• Substack

How Much You Can Make Per Month Qualifying for a Disability-Induced by the Pandemic, Long-Covid

great job on the Disability resource article, your job now is to … create a guide to understanding how much the government pays based on what the disability is that requires you to work from home due to anxiety, an eating disorder or other cause that may be publicly available for research purposes to share for educational purposes, remember they are your benefits and you are entitled to them, get them now.

The COVID-19 pandemic has not only affected physical health but also resulted in long-lasting mental health disorders and disabilities such as anxiety and eating disorders. If you are unable to work due to such conditions, you might be eligible for disability benefits which may be crucial for your financial wellbeing. Here’s a guide to understanding the potential amounts you can receive.

Social Security Disability Benefits 💼✅

Social Security Disability Insurance (SSDI) provides benefits to people who are unable to work due to a medical condition expected to last for at least one year or result in death. The average SSDI benefit amount was $1,277 per month as of January 2021 (source: SSA data). Benefit amount is generally proportional to your earning history, which means it could range between $800 and $1,800 with a maximum amount being approximately $3,148 for 2021.

Supplemental Security Income 💰🙌

If you have limited income, you might qualify for the Supplemental Security Income (SSI). As of 2021, the Federal benefit rate is $794 per month, while some states provide additional supplements to this basic rate (source: SSA SSI General Information).

Additional SSDI Benefits for Dependants ✔️🧡

If you currently have dependents under 18 years old, they could qualify for auxiliary benefits up to 50% of your SSDI benefit, increasing the overall benefits your family could receive each month.

Seeking Additional Assistance While Waiting for Approval 🕓💵

The process of SSDI approval can be lengthy. During this time, short-term disability insurance, savings, or help from non-profit organizations can assist in covering living expenses.

Remember, there’s no one-size-fits-all. Each case is evaluated on an individual basis incorporating various factors such as your past earnings, current income, savings, and more.

Applying for disability benefits can seem like a daunting process. However, the safety net provided by these benefits can be crucial for those struggling with pandemic-induced conditions and disabilities.

Note: Always consult with a healthcare provider or disability attorney to understand eligibility and benefit entitlements.
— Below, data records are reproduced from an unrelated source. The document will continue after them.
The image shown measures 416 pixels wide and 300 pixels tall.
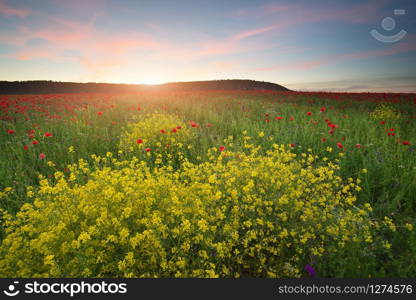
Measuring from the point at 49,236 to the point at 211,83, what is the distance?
95.9 ft

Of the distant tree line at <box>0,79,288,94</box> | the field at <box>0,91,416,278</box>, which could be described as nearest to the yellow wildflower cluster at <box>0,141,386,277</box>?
the field at <box>0,91,416,278</box>

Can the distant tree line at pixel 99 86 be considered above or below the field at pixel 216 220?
above

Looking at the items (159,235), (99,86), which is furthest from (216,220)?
(99,86)

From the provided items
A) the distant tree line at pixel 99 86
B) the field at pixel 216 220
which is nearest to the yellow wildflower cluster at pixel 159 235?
the field at pixel 216 220

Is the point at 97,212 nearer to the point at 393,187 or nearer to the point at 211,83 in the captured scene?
the point at 393,187

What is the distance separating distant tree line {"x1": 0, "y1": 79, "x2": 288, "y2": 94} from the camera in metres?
23.4

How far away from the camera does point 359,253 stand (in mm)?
2111

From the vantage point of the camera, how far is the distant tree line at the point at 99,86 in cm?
2342

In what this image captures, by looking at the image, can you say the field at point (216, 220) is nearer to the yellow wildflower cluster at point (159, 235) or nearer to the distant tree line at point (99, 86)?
the yellow wildflower cluster at point (159, 235)

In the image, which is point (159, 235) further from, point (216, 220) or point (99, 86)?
point (99, 86)

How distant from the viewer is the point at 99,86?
26.4 m

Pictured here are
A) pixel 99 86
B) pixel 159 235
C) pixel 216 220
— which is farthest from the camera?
pixel 99 86

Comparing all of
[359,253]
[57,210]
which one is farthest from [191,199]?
[359,253]

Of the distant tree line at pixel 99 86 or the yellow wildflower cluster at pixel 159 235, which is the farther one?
the distant tree line at pixel 99 86
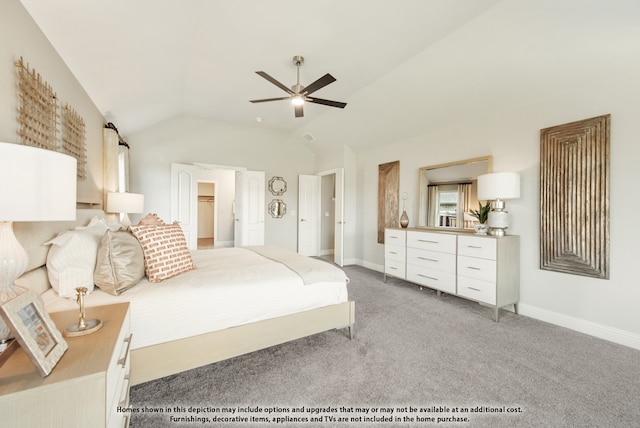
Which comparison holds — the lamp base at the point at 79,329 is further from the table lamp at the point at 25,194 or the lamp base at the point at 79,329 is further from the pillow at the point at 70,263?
the pillow at the point at 70,263

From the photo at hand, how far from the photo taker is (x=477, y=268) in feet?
9.68

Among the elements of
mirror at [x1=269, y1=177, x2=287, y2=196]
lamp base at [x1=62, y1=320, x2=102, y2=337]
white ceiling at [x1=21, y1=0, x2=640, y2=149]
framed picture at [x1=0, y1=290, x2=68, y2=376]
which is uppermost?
white ceiling at [x1=21, y1=0, x2=640, y2=149]

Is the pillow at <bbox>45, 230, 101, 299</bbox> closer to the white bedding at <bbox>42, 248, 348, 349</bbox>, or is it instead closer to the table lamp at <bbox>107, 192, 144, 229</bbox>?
the white bedding at <bbox>42, 248, 348, 349</bbox>

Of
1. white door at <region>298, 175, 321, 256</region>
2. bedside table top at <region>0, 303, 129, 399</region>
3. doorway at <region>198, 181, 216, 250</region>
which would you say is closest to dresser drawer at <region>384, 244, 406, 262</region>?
white door at <region>298, 175, 321, 256</region>

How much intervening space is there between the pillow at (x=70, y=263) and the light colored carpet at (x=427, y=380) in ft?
2.53

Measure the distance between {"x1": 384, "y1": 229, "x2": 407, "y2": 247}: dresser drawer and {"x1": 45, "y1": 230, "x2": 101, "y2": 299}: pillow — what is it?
3.53 metres

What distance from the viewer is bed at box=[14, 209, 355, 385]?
148 cm

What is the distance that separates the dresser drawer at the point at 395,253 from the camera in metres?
3.91

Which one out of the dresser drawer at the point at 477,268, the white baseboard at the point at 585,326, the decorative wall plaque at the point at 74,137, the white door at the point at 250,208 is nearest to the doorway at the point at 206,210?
the white door at the point at 250,208

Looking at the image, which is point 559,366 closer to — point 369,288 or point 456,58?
point 369,288

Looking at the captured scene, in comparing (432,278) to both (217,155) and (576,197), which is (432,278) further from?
(217,155)

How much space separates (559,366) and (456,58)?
115 inches

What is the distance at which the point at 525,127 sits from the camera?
9.55 ft

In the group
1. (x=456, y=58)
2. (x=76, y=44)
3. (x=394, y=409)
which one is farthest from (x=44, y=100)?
(x=456, y=58)
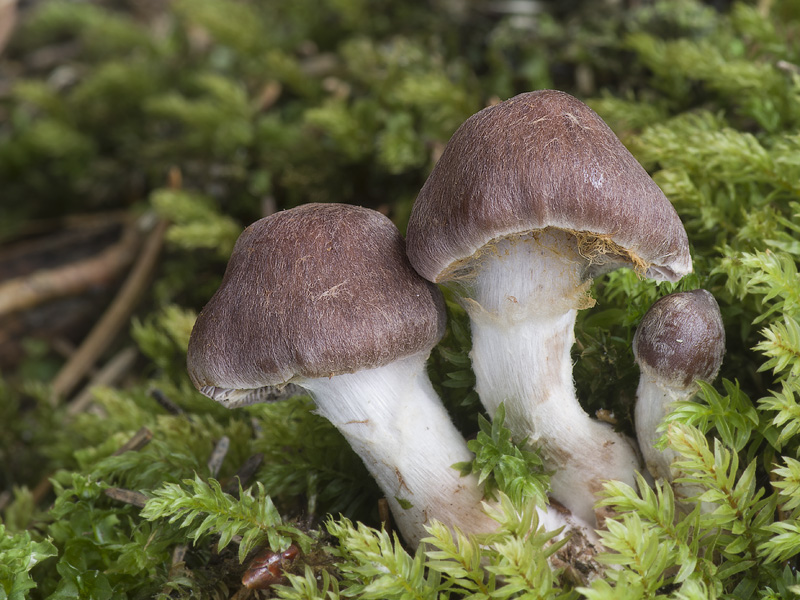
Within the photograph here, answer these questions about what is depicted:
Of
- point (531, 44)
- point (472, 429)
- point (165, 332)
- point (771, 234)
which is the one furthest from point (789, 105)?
point (165, 332)

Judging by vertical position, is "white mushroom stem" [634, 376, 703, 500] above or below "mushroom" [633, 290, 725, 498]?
below

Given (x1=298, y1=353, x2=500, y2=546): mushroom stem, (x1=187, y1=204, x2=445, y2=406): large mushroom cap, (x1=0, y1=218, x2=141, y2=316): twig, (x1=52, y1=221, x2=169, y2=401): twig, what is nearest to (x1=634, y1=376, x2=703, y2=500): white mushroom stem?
(x1=298, y1=353, x2=500, y2=546): mushroom stem

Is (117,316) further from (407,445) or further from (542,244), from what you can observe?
(542,244)

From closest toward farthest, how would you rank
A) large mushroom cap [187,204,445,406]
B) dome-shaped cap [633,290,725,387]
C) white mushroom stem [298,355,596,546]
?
large mushroom cap [187,204,445,406] → dome-shaped cap [633,290,725,387] → white mushroom stem [298,355,596,546]

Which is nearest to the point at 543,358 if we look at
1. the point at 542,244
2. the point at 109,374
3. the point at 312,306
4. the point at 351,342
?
the point at 542,244

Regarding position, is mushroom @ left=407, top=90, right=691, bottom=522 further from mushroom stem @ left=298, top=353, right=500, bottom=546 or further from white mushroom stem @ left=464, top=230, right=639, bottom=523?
mushroom stem @ left=298, top=353, right=500, bottom=546
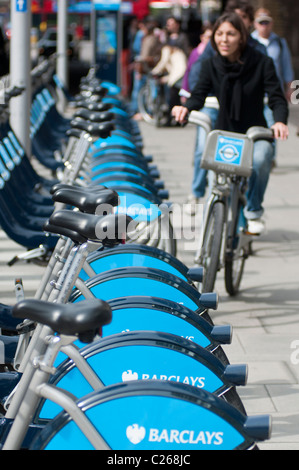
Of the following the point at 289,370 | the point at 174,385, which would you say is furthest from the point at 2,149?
the point at 174,385

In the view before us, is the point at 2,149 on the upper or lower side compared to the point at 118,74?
upper

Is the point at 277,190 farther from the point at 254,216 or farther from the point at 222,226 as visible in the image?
the point at 222,226

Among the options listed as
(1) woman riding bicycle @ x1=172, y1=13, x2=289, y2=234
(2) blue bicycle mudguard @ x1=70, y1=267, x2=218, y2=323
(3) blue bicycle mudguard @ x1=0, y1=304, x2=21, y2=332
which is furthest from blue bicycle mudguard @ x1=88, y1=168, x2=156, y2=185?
(2) blue bicycle mudguard @ x1=70, y1=267, x2=218, y2=323

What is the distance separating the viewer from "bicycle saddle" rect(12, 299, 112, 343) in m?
1.97

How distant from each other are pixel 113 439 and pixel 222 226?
3017mm

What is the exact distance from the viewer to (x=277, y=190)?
9789 mm

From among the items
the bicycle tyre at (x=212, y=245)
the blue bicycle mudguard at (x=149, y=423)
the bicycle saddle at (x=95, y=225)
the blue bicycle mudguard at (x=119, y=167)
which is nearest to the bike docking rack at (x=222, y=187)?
the bicycle tyre at (x=212, y=245)

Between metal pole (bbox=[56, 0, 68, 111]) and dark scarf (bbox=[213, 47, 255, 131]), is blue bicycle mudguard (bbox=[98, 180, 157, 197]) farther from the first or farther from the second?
metal pole (bbox=[56, 0, 68, 111])

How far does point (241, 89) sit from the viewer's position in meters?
5.75

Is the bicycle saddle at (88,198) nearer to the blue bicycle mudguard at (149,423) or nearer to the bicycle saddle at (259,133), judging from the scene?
the blue bicycle mudguard at (149,423)

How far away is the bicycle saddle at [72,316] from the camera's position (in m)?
1.97

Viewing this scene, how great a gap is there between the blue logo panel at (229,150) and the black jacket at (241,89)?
559 mm

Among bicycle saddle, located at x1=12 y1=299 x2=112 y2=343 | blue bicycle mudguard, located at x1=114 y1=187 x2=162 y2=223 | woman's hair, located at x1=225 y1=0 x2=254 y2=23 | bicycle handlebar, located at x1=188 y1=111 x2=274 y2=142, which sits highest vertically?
bicycle saddle, located at x1=12 y1=299 x2=112 y2=343

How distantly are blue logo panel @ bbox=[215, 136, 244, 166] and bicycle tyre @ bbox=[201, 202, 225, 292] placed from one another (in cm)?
25
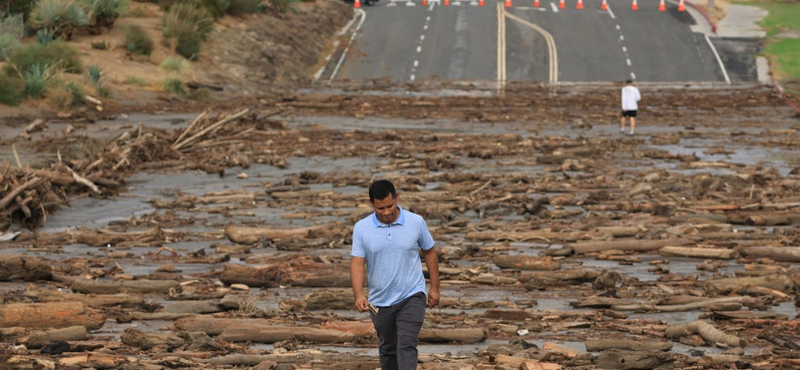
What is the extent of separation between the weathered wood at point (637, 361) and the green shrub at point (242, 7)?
49.4m

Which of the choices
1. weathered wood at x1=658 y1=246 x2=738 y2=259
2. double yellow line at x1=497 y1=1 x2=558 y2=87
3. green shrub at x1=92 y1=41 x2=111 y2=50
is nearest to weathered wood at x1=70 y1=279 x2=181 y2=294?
weathered wood at x1=658 y1=246 x2=738 y2=259

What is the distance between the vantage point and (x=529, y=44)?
61.2 metres

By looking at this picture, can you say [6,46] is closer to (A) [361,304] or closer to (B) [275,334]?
(B) [275,334]

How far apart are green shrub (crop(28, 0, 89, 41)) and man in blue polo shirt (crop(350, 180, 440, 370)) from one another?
41505mm

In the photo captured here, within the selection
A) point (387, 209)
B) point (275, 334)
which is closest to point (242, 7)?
point (275, 334)

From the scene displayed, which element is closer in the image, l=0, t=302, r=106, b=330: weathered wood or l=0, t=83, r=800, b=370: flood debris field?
l=0, t=83, r=800, b=370: flood debris field

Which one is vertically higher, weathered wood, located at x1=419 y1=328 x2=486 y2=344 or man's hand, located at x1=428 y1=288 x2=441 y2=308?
Result: man's hand, located at x1=428 y1=288 x2=441 y2=308

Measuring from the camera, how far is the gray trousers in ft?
29.8

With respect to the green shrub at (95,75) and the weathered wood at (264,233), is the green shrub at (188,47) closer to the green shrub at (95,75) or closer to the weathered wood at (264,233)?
the green shrub at (95,75)

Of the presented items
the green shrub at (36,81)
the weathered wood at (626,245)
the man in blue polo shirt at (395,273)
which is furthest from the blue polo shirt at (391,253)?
the green shrub at (36,81)

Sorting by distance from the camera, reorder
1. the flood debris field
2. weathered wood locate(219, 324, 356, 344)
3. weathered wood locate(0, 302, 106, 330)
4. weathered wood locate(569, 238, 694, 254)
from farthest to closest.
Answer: weathered wood locate(569, 238, 694, 254) < weathered wood locate(0, 302, 106, 330) < weathered wood locate(219, 324, 356, 344) < the flood debris field

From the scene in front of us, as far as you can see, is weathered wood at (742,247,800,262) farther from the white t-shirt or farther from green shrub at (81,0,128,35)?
green shrub at (81,0,128,35)

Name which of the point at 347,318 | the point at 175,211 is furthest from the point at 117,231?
the point at 347,318

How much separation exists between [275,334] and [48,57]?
33.6 meters
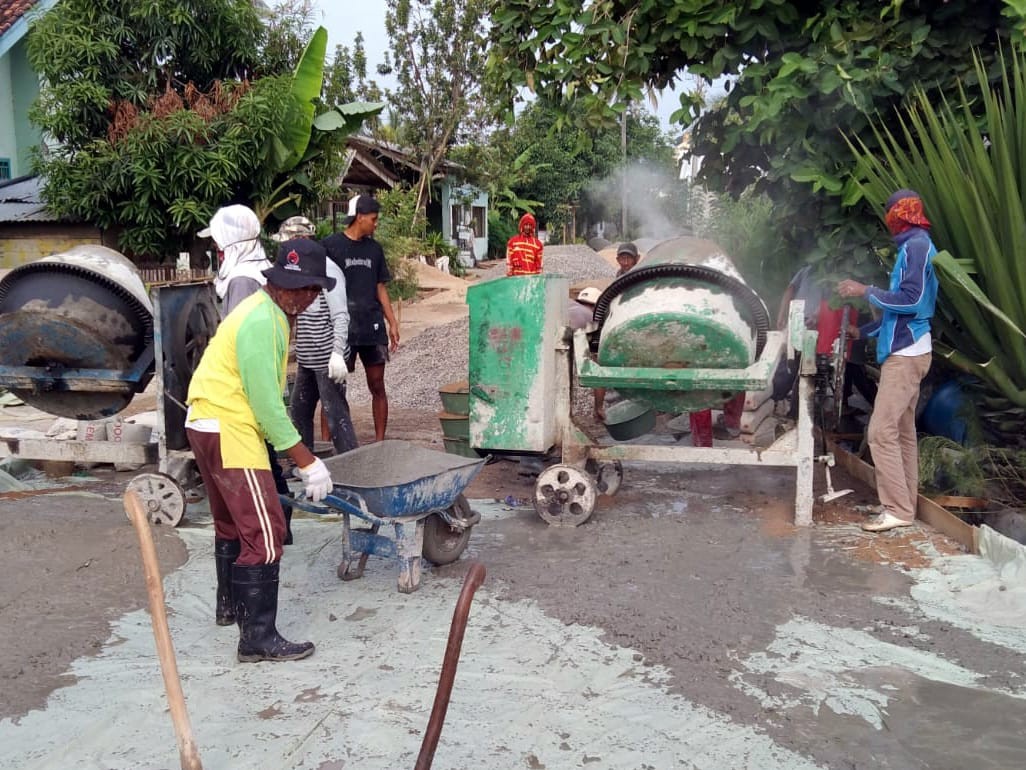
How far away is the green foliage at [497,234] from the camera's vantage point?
33.8 m

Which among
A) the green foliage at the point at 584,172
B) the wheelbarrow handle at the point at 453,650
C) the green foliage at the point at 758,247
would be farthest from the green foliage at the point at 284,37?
the green foliage at the point at 584,172

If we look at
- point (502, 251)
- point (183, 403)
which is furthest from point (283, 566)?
point (502, 251)

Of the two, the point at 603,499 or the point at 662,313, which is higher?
the point at 662,313

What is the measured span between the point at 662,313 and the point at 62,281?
136 inches

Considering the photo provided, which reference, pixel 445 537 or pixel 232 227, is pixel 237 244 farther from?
pixel 445 537

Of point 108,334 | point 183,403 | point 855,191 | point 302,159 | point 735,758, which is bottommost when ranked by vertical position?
point 735,758

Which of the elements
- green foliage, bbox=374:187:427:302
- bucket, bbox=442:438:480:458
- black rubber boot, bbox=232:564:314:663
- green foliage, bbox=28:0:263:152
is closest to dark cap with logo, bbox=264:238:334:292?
black rubber boot, bbox=232:564:314:663

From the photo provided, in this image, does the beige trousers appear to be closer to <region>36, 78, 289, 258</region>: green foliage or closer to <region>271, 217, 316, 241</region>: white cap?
<region>271, 217, 316, 241</region>: white cap

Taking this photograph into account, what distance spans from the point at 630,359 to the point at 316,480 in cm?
226

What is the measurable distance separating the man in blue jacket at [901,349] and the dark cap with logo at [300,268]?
2921mm

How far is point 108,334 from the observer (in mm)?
5664

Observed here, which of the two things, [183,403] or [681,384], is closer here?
[681,384]

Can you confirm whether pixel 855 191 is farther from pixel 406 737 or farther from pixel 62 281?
pixel 62 281

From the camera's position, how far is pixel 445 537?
4.79 meters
The key to securing these benefits lies in successfully navigating the application process.

Here’s how:

1. **Compile your medical evidence**: This serves as the foundation of your claim. Detailed documentation of your condition, treatments, and their impact on your daily life are critical.
2. **Complete your application**: You can apply online for SSDI benefits. For SSI, however, you will have to call SSA to start an application or apply in person at a local SSA office when they reopen for regular services.
3. **Cooperate with SSA requests**: Responding quickly to SSA requests for information helps prevent delays or denials.

Pandemic-Induced Mental Health Issues: A Struggle Worthy of Recognition 🧠🗣️

It’s crucial to remember that a disability isn’t always visible. Conditions such as anxiety, depression, and eating disorders caused or worsened by the pandemic are serious and can equate disability status. The SSA’s BlueBook lists these conditions, clarifying the evidence required for these mental disorders’ disability claims.

Key Takeaway: You’re Entitled to Your Benefits – Claim Them! 🙌💡

Navigating through life with a disability can be challenging, but it’s important to remember that help is available. Taking full advantage of your entitlements is not a matter of convenience, but a necessity.

Lean on the available resources intended to support you on this journey: whether governmental benefits or support from non-profits and charities. Remember that reaching out and accepting aid is a strength, not a weakness.

Editorial Disclaimer: Opinions expressed here are the author’s alone, not those of any bank, credit card issuer, airlines or hotel chain, and have not been reviewed, approved or otherwise endorsed by any of these entities. Lifetailored has partnered with Creditcards.com for our coverage of credit card products. Lifetailored and Creditcards.com may receive a commission from card issuers Additional Disclosure: This site has affiliate links. We may be compensated when users make a purchase or register to a third party website. For more details read our privacy policy.